I don't have a reference handy, but it's been shown that best fit choice
of memory block doesn't help fragmentation to be worth the effort.
First fit is essentially good enough.  There's a whole lot of research
out there on dealing with pools of memory.

The power-of-2 thing is cute... but doesn't it waste like 1/4 of the RAM
you get from the system?

I think we're getting into some confusion here between the external
structure of the blocks that are carved up to satisfy individual palloc()
requests and the internal structure of the blocks themselves.  Probably
because we're calling the palloc() results blocks as well :)

I don't see much of a reason to change the external structure of the
blocks.  But that's probably because I believe the first-fit heuristic
I mentioned above.  The internal structure should also be kept as it is
for most code.  But some code may want to do pfree() and such, and I'd
prefer that code be required to allocate a subpool to do it in.

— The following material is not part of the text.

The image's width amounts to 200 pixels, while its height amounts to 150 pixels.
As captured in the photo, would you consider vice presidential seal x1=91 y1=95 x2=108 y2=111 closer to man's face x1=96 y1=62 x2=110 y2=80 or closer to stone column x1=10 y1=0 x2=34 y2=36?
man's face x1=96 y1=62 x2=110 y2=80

I really think you'd be hard pressed to optimize the current alloc.c
system very much.  After all, the most common code path amounts to:

    return_value = p->first_free_byte;
    p->first_free_byte += size;

Everything else is just checking there's room, and if there isn't it
either has to malloc or scan a linked list to find the first fit.

If you add the ability to do free() then you have an internal first-fit
scan as well as a possible external first-fit scan.  In other words
you're always doing a first-fit.  But there's no reason that pools can't
have both techniques, and have it selected at creation time.

It's quite easy to coalesce on free or realloc if your internal structure
uses a doubly linked list.  Each block needs to know its own size, from
which you can derive the next block.  And it needs to know the size
of it's predecessor, from which you derive the ptr to the predecessor.
Blocks are always going to be even sized (due to alignment constraints) so
you've got a bunch of spare bits in the low ends of the sizes, so use
them to indicate if a block is free or allocated.

Coalescing amounts to:  check the next block, if free then coalesce.
Then check the prev block, if free then coalesce.

There are already existing malloc() library implementations that we could
borrow or steal to avoid rewriting them.